In een latere fase werd Huize van Espen toegevoegd aan de
Stichting en Avondvrede was bereid een deel van de ingebrachte
verzorgingsplaatsen ter beschikking te stellen van de bekende
'witte vlek' in de regio Margraten. Er is veel overleg
nodig geweest tussen vele mensen, maar uiteindelijk kreeg men
verlof om nieuwbouw te plegen. Jammer genoeg moest een
gedeelte van de nog recente aanbouw en een flink gedeelte
mergelbouw verdwijnen omdat er bouwverbod lag op het park. Dit
is ook de een van de redenen waarom de nieuwe centrale keuken
zo pardoes voor de nieuwbouw is komen te liggen. Binnen niet
al te lange tijd gaat ook de slopershamer tekeer tegen de oude
pastorie, die wij het zustershuis noemen, zodat het
mergelstenen kerkje helemaal vrij komt te liggen.
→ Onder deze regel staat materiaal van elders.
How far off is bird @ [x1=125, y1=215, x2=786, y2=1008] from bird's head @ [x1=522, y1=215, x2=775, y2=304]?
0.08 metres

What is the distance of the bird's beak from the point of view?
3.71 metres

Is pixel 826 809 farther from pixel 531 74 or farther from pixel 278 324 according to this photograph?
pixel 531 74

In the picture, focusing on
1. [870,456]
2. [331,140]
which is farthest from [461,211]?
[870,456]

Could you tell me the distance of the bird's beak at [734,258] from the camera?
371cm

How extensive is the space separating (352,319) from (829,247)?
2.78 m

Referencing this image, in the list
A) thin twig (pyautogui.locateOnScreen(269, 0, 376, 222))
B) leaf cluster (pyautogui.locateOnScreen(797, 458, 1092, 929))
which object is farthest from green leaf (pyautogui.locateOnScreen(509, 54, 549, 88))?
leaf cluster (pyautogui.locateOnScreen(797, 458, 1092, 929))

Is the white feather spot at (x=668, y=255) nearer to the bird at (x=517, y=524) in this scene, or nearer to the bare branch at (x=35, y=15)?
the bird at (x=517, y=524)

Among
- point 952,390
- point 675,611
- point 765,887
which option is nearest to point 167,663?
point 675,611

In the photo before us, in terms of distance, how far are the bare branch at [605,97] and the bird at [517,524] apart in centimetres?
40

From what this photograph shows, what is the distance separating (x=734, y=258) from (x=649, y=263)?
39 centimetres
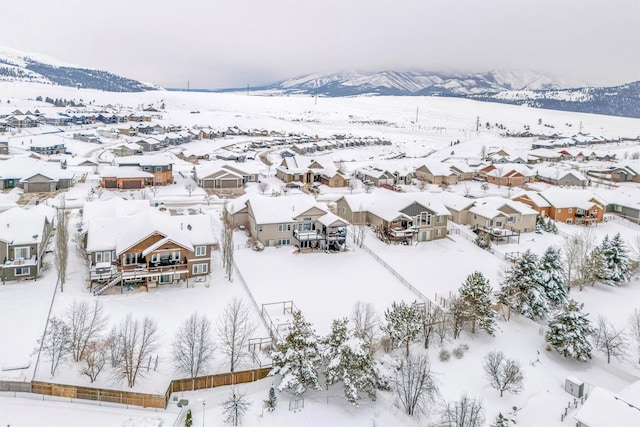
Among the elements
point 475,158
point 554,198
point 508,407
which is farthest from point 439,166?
point 508,407

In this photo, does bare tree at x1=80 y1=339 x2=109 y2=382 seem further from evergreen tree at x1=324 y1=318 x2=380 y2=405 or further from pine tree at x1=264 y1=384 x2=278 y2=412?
evergreen tree at x1=324 y1=318 x2=380 y2=405

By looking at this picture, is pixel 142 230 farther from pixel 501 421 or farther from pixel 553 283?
pixel 553 283

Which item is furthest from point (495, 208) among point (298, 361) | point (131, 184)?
point (131, 184)

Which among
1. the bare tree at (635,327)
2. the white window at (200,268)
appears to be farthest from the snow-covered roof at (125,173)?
the bare tree at (635,327)

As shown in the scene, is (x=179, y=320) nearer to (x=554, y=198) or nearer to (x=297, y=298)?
(x=297, y=298)

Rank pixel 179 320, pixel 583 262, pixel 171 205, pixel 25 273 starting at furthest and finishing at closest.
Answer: pixel 171 205 → pixel 583 262 → pixel 25 273 → pixel 179 320

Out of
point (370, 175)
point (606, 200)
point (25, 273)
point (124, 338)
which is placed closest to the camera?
point (124, 338)
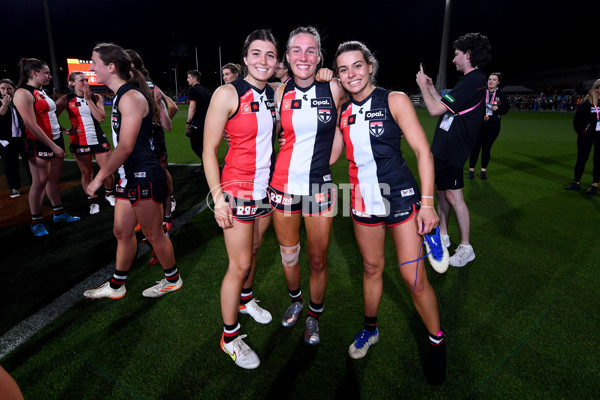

Van het
oude 'onderwijscentrum' van Houthem is dan niets meer
over.
Putweg 1 zal het
adres blijven van de OZV; op Vroenhof 87 zal het convent, het
klooster, blijven. Dit zal in het begin van het volgend jaar
van binnen gerenoveerd worden en er zullen 12 appartementen
verwezenlijkt worden voor de nog niet verzorgingsbehoeftige
paters en broeders en als er plaatsen over zijn ook voor
anderen. Men mag stellen dat Putweg 1 de plaats was waar
vele Houthemers hun onderwijs begonnen, hun eerste stap zetten
op de weg naar ontwikkeling. Misschien zal menigeen er weer
terug komen om de laatste dagen te slijten. Naarmate de
religieuzen uitstromen, zullen de niet-religieuzen instromen,
plechtig gezegd.
Als Montfortanen zijn
we blij dat we iets mochten bijdragen aan de verwezenlijking
van een zorginstelling voor het mooie Geuldal, waar het goed
toeven is na een leven van zorg voor anderen.